Natural gas exports by pipeline to Mexico have been on the rise this year, and EIA expects that growth to continue because of growing demand from Mexico's electric power sector and flat natural gas production in Mexico. Gross pipeline exports are expected to increase by 0.7 Bcf/d this year, before falling by 0.2 Bcf/d next year to an average of 5.3 Bcf/d.

EIA projects LNG gross exports will increase to an average of 0.5 Bcf/d in 2016, with the startup of Cheniere's Sabine Pass LNG liquefaction plant in Louisiana, which sent out its first cargo in February (see Daily GPIFeb. 24). EIA projects gross LNG exports will average 1.3 Bcf/d in 2017, as Sabine Pass ramps up its capacity.

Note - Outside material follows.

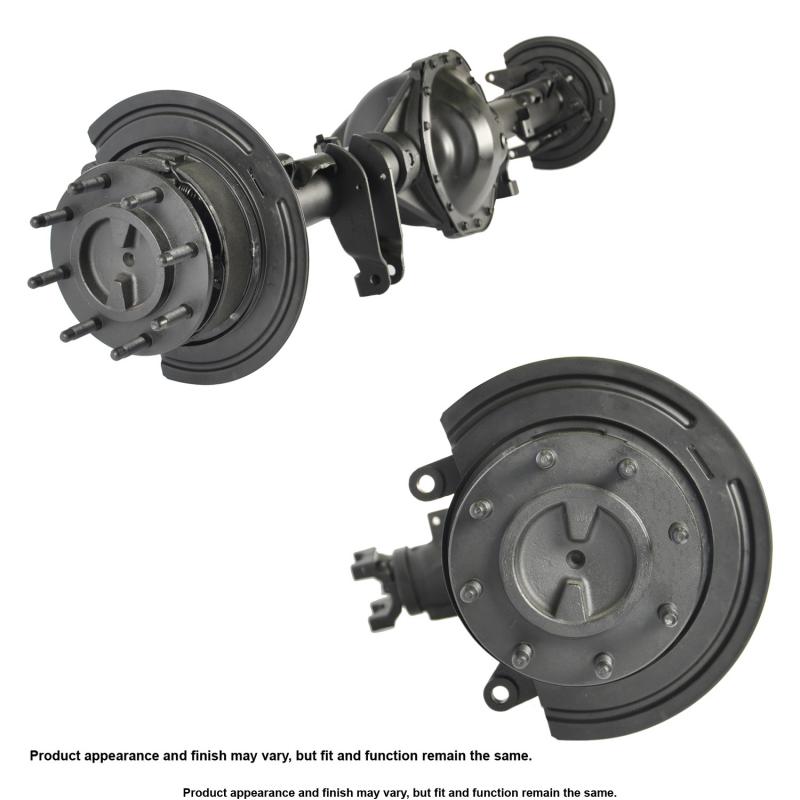 A1 Cardone 3A18019LOJ - Drive Axle Assembly A1 Cardone 3A18019LOJ Drive Axle Assembly product image 4 of 7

"With expected growth in gross exports, net imports of natural gas shrink from 2.6 Bcf/d in 2015 to 0.2 Bcf/d in 2017, and the United States is expected to become a net exporter of natural gas during the second half of 2017," EIA said (see Shale DailyJuly 1).

Total natural gas consumption is expected to average 76.5 Bcf/d this year and 77.7 Bcf/d next year, compared with 75.3 Bcf/d in 2015. Gas consumption is expected to increase in the electric power sector by 4.9% this year before declining 1.4% in 2017 as natural gas prices rise and contribute to increasing coal generation. Forecast industrial sector consumption of natural gas increases by 2.7% in 2016 and by 1.5% in 2017, as new fertilizer and chemical projects come online.